Problem details: Can you reproduce, word for word, the lines of the entries below, starting with the line containing "If you compare" and continuing through the end of the entries, both ends included?

(Some entries)
— begin —

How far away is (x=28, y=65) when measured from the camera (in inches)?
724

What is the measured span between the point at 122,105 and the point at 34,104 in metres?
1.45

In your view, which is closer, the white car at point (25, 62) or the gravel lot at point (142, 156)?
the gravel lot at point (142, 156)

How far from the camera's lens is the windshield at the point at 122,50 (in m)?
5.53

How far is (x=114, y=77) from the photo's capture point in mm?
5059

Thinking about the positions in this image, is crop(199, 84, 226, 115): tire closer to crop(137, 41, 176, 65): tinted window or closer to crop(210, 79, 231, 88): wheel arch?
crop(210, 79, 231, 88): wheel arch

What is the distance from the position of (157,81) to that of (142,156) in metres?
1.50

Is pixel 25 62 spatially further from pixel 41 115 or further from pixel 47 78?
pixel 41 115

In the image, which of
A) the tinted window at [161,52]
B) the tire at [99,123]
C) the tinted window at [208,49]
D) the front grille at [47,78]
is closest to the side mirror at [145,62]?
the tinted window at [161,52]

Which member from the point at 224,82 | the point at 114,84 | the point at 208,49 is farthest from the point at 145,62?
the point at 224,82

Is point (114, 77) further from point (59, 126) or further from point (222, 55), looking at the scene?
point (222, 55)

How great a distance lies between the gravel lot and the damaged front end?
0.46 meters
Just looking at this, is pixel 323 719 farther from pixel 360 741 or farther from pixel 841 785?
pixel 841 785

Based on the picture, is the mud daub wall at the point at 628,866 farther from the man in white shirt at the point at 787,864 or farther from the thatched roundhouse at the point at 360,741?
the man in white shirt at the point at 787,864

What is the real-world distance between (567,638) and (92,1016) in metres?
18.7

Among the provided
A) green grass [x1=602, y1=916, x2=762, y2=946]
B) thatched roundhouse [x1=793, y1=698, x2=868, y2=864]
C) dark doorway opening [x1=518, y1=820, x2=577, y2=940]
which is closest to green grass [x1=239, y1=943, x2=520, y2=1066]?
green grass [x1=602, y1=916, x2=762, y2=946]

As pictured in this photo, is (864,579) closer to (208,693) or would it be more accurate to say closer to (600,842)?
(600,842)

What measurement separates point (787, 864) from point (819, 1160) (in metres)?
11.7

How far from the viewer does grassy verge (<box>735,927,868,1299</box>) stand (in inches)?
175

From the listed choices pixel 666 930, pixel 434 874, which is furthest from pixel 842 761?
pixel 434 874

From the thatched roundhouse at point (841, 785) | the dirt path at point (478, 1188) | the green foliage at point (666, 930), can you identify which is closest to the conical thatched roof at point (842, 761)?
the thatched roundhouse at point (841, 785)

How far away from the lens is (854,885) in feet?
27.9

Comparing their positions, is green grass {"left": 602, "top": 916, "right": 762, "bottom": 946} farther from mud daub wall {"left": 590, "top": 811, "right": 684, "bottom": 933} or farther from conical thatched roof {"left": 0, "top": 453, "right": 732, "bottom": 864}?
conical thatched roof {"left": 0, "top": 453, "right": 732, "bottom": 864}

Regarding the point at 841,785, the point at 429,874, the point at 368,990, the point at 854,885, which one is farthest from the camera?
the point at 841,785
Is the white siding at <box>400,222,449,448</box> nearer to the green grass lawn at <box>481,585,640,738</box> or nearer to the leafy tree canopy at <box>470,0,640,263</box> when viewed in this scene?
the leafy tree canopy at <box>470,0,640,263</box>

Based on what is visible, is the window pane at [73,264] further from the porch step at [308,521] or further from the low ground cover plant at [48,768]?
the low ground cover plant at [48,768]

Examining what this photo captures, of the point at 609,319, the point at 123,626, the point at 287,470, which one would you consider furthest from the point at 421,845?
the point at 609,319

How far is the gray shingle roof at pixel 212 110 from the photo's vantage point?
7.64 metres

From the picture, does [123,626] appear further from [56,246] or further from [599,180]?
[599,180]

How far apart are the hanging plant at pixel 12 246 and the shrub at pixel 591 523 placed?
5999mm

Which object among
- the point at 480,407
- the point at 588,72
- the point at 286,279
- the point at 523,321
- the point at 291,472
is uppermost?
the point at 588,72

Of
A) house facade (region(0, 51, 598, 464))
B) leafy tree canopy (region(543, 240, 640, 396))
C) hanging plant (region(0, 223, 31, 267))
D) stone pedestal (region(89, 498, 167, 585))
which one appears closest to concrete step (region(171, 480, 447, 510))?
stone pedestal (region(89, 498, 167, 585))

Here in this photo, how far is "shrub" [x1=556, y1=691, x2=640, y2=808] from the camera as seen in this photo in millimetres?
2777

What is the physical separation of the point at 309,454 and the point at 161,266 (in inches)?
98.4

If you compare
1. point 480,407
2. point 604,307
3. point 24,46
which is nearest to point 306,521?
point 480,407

— end —

Finished answer:
If you compare
1. point 480,407
2. point 604,307
3. point 24,46
which is nearest to point 306,521?
point 480,407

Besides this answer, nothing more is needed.